■ **Records drawn from a dataset**:
[Start of Attachment]

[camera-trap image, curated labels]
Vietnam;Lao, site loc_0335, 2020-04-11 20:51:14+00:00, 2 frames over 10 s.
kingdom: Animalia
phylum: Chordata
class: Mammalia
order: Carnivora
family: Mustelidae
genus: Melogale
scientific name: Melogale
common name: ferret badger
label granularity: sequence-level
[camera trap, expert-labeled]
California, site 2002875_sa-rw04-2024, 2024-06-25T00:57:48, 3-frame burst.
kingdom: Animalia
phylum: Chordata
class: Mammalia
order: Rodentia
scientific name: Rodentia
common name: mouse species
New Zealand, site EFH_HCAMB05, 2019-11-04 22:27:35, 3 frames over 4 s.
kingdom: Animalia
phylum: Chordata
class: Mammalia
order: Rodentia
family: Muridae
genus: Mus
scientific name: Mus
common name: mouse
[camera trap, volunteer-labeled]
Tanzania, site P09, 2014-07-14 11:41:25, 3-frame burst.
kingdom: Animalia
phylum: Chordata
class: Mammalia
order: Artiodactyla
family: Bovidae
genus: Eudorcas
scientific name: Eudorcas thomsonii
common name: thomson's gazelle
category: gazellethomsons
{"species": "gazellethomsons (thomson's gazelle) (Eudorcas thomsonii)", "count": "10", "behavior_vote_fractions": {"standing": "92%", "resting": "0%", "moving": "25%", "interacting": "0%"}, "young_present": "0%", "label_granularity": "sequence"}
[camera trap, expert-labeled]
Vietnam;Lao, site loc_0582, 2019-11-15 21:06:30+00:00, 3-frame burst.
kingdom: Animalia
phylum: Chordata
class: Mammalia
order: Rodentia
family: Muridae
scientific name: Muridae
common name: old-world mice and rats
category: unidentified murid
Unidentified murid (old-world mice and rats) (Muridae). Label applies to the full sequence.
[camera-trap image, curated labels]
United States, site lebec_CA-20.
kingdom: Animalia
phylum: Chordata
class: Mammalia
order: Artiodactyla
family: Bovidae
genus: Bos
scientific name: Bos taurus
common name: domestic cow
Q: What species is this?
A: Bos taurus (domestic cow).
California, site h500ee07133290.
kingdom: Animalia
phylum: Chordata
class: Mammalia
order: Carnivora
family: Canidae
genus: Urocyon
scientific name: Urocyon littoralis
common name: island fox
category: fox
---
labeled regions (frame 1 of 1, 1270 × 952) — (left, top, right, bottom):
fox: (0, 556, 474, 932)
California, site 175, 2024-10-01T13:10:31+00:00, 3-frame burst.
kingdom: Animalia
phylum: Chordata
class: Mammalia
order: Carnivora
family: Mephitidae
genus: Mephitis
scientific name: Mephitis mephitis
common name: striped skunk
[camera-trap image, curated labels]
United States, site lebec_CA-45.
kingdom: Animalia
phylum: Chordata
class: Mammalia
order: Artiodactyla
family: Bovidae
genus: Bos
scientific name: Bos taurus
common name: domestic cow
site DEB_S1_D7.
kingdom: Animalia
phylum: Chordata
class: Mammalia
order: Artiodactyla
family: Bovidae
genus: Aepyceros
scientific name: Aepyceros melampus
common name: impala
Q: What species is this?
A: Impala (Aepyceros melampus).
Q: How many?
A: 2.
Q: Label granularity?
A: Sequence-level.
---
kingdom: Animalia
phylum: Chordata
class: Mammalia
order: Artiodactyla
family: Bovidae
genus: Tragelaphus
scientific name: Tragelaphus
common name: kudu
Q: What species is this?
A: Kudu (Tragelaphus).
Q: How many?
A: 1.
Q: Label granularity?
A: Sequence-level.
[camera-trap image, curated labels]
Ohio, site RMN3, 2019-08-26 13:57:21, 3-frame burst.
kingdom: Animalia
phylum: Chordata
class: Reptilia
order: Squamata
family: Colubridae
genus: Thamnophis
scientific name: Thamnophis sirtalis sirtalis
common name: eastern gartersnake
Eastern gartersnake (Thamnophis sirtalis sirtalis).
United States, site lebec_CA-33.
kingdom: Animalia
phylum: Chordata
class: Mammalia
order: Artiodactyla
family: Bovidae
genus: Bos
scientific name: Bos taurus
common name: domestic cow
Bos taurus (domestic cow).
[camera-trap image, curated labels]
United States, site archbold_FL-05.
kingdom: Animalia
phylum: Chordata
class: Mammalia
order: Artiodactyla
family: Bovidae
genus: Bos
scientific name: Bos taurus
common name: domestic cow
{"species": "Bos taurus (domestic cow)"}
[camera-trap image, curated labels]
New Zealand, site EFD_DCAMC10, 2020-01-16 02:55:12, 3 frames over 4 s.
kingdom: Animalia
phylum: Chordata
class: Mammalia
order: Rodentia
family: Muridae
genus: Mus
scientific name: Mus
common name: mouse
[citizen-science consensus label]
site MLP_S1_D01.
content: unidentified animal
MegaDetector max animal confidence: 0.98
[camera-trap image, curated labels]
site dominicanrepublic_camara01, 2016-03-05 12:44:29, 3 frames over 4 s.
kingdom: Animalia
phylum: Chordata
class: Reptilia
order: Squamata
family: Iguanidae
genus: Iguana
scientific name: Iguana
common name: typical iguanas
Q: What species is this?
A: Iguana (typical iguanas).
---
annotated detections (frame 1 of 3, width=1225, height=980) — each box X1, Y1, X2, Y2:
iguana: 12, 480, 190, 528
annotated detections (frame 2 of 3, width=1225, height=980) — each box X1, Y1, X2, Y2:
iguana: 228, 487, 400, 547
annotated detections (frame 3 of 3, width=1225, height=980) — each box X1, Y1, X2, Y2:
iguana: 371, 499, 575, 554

[End of Attachment]

■ **Work item**:
Go through the entries above and report every line in which the word "California" appears.

■ **Exercise result**:
California, site 2002875_sa-rw04-2024, 2024-06-25T00:57:48, 3-frame burst.
California, site h500ee07133290.
California, site 175, 2024-10-01T13:10:31+00:00, 3-frame burst.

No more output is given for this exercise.